- TEXTE:
Le droit de se taire ou droit à garder le silence dont dispose une personne poursuivie a été au cœur de plusieurs décisions récentes.
La Cour de justice de l’Union européenne, tout d’abord, a rendu une décision remarquée le 2 février dernier (C-481/19). Elle avait été saisie d’une question préjudicielle posée par la Cour constitutionnelle italienne relative à la conformité à la charte des droits fondamentaux de l’Union européenne d’une disposition prévoyant une sanction en cas de refus d’obtempérer dans les délais aux demandes de l’autorité de régulation des marchés financiers italienne (la Consob).
Dans le cadre d’une enquête administrative pour délit d’initié, un ressortissant avait choisi de garder le silence et avait alors été sanctionné à hauteur de 50.000 euros. En se référant de façon explicite à la jurisprudence de la Cour européenne des droits de l’homme et au concept de « procès équitable », la Cour de justice affirme que le droit au silence – qui est protégé par la charte des droits fondamentaux de l’UE – s’oppose à ce qu’une personne physique poursuivie puisse être condamnée pour son refus de répondre à des questions qui pourraient conduire à retenir sa responsabilité pénale ou une sanction administrative ayant un caractère pénal.
Une disposition prévoyant qu’une sanction puisse être appliquée à une personne physique pour refus de fournir des réponses aux questions posées par l’Autorité en charge de la régulation des marchés financiers est donc jugée incompatible avec le droit de l’Union européenne.
La CJUE pose néanmoins un garde-fou : le droit au silence ne saurait justifier « tout défaut de coopération » de la personne poursuivie.
Elle cite par exemple le refus de se présenter à une audition ou la mise en œuvre de manœuvres dilatoires pour reculer cette audition. La personne physique poursuivie doit donc se présenter mais pourra, sans que cela ne puisse lui être reproché, garder le silence.
À peine un mois plus tard, le 4 mars dernier, c’est le Conseil constitutionnel qui a rendu une décision sur le même thème (Décision n°2020-886 QPC).

- LIGNES DE DONNÉES:
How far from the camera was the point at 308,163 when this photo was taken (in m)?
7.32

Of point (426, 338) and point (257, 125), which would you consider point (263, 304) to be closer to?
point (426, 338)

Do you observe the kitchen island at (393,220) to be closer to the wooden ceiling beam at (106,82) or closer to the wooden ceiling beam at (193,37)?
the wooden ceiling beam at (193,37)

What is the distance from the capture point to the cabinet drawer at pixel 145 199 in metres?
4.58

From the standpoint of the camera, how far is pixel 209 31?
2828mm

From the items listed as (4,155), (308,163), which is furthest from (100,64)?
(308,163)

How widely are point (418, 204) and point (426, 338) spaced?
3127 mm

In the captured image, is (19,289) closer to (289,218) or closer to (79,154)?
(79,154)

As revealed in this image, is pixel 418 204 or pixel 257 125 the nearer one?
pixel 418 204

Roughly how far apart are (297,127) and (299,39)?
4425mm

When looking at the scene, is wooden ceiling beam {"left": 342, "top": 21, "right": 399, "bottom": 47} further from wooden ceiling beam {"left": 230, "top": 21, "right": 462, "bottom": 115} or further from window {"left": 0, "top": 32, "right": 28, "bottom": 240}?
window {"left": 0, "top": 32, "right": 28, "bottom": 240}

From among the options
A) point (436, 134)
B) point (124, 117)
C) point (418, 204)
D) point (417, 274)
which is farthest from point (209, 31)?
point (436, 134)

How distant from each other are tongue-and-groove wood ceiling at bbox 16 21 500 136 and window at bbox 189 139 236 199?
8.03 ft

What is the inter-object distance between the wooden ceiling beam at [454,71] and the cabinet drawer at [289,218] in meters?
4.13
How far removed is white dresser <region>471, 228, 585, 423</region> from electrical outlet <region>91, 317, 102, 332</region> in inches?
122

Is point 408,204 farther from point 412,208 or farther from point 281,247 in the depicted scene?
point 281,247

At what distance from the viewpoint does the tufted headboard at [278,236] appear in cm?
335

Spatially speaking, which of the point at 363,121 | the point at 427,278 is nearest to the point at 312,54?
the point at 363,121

- CONSIGNE:
Répondez brièvement aux questions suivantes d'après le texte sur le droit de se taire.
(a) Quelle juridiction a saisi la Cour de justice de l'Union européenne d'une question préjudicielle ?
(b) Quel montant de sanction a été infligé au ressortissant qui avait choisi de garder le silence ?
(c) À quelle date le Conseil constitutionnel a-t-il rendu sa décision sur le même thème ?

- RÉPONSE À L'EXERCICE:
(a) La Cour constitutionnelle italienne.
(b) 50.000 euros.
(c) Le 4 mars dernier.